Given the power series $$P:=\displaystyle\sum_{n=1}^\infty\frac{1}{(1-z^n)(1-z^{n+1})}z^{n-1}$$ I want to show that $P$ converges uniformly in $\mathbb{C}$ and compute its limit.
I've tried to multiply $P$ with $(1-z)z$ which yields $$\tilde{P}=\displaystyle\sum_{n=1}^\infty\left(\frac{1}{z^{n+1}-1}+\frac{1}{z^n-1}\right)$$ However, I'm unable to continue from here. What's the trick now?
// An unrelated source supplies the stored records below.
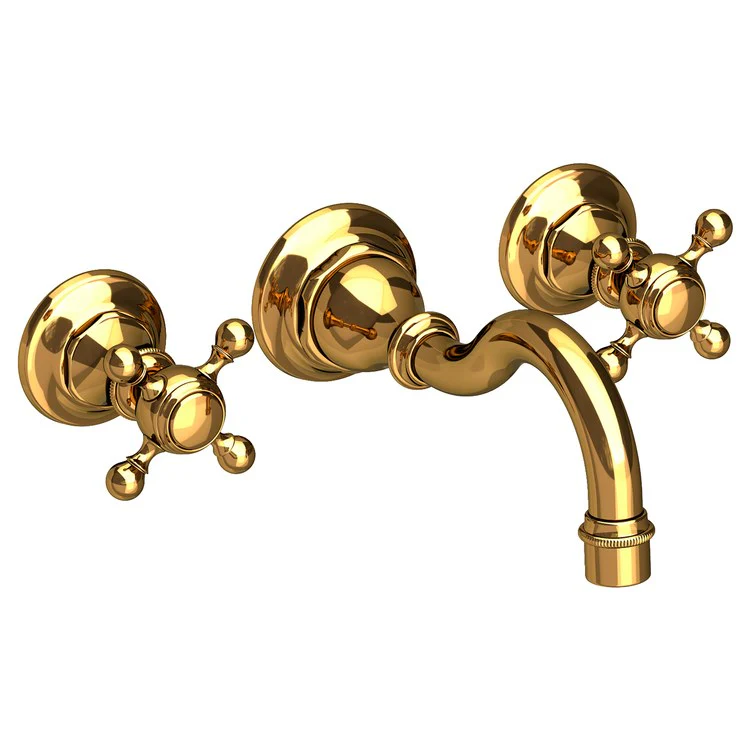 Lavatory Faucet Victoria Wall Mount 8 Inch Spread 2 Cross ADA Watersense Polished Brass Uncoated Living 1.2 Gallons Per Minute Brass Less Drain Spout Reach 8-1/6 Inch - Frankwebs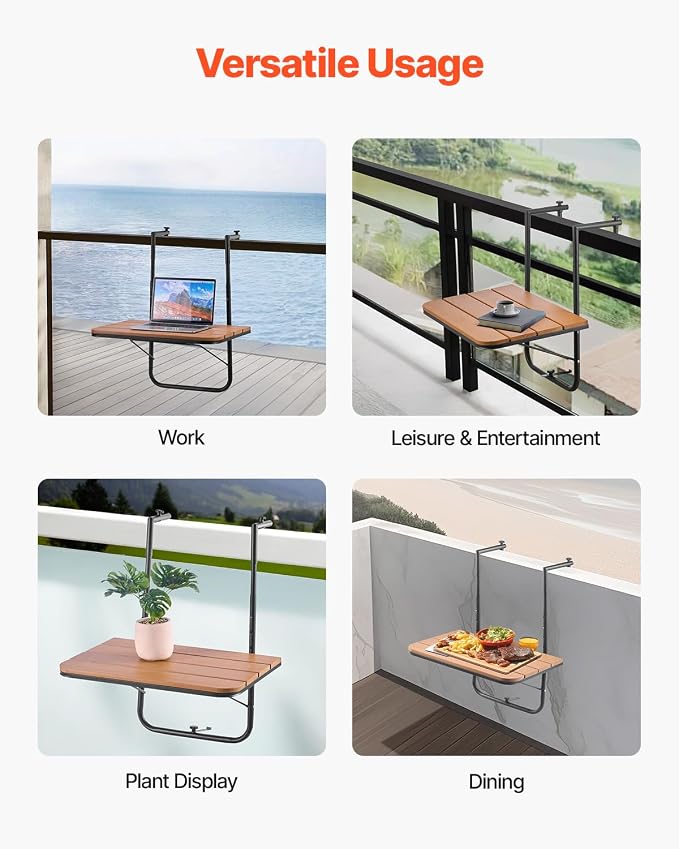 VEVOR Balcony Hanging Table, 23 x 16 inch, Outdoor Balcony Bar Table for Railings, 4-Level Adjustable, Fit Railing from 1" to 5.5", Serving Table for Patio & Deck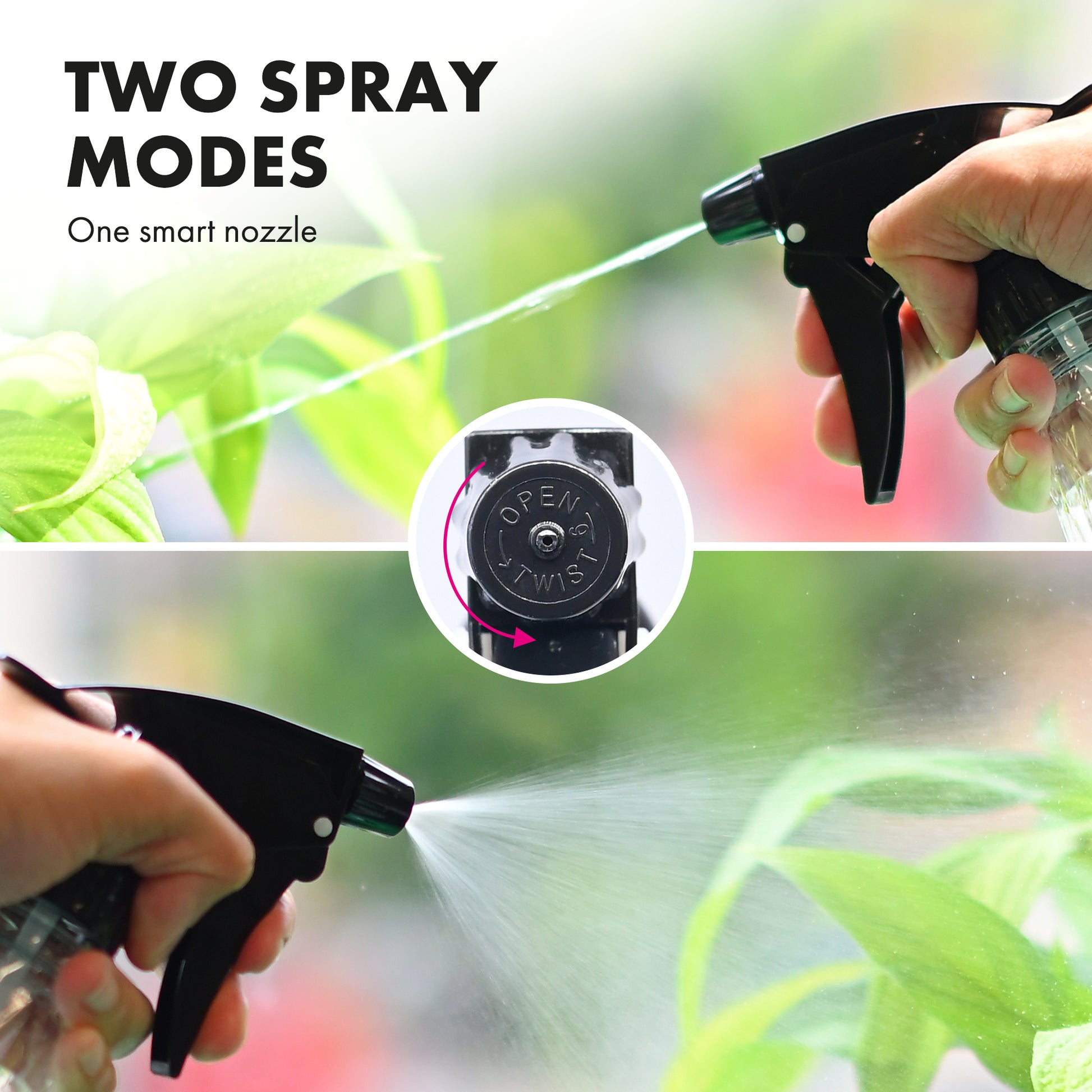 Water Spray Bottles 600ml Mist & Stream - 2 Pack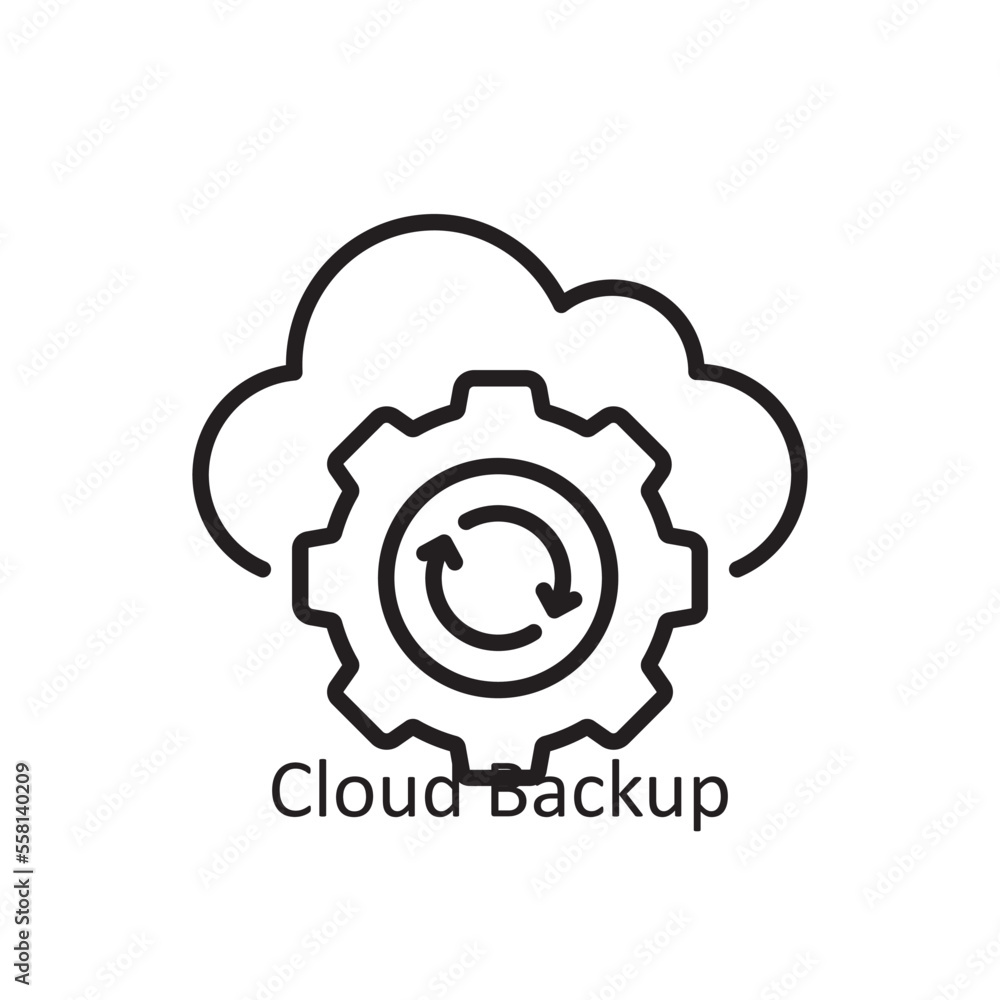 Poster cloud backup vector outline icon design illustration. business and data management symbol on white b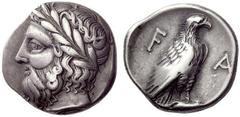 Part I Greek coins Elis Stater circa 360, 105th Olympiad, AR 12.21 g. Laureate head of Zeus l. Rev. F – A Eagle, with wings folded, standing r. on Ionic column capital. SNG Delepierre 2146 var. Seltma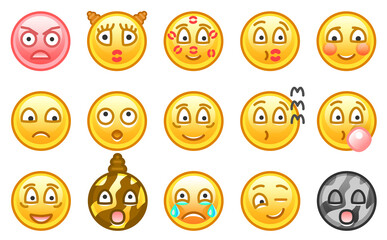 Emoji icons. Funny faces with different emotions. Isolated. Vector illustration.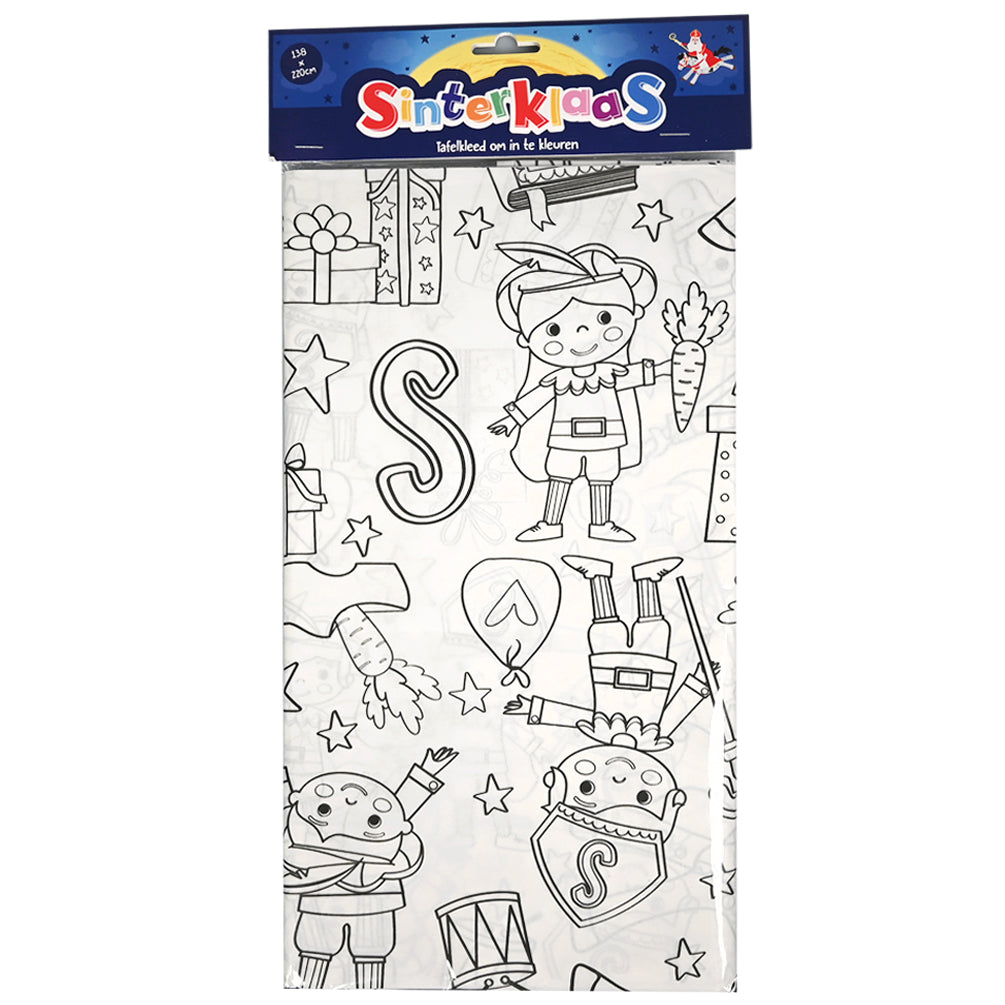 Wins Papier Tischdecke zum Ausmalen Sinterklaas 138 x 220 cm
Hint: Note that $$ \frac{z^{n-1}}{(1-z^n)(1-z^{n+1})} =\frac1{1-z}\left(\frac{z^{n-1}}{1-z^n}-\frac{z^n}{1-z^{n+1}}\right) $$ Therefore, $$ \begin{align} \sum_{n=1}^N\frac{z^{n-1}}{(1-z^n)(1-z^{n+1})} &=\frac1{1-z}\left(\frac1{1-z}-\frac{z^N}{1-z^{N+1}}\right)\\ &=1-\frac1{1-z}\frac{z^N}{1-z^{N+1}} \end{align} $$ You should be able to use this on compact subsets of $|z|\lt1$.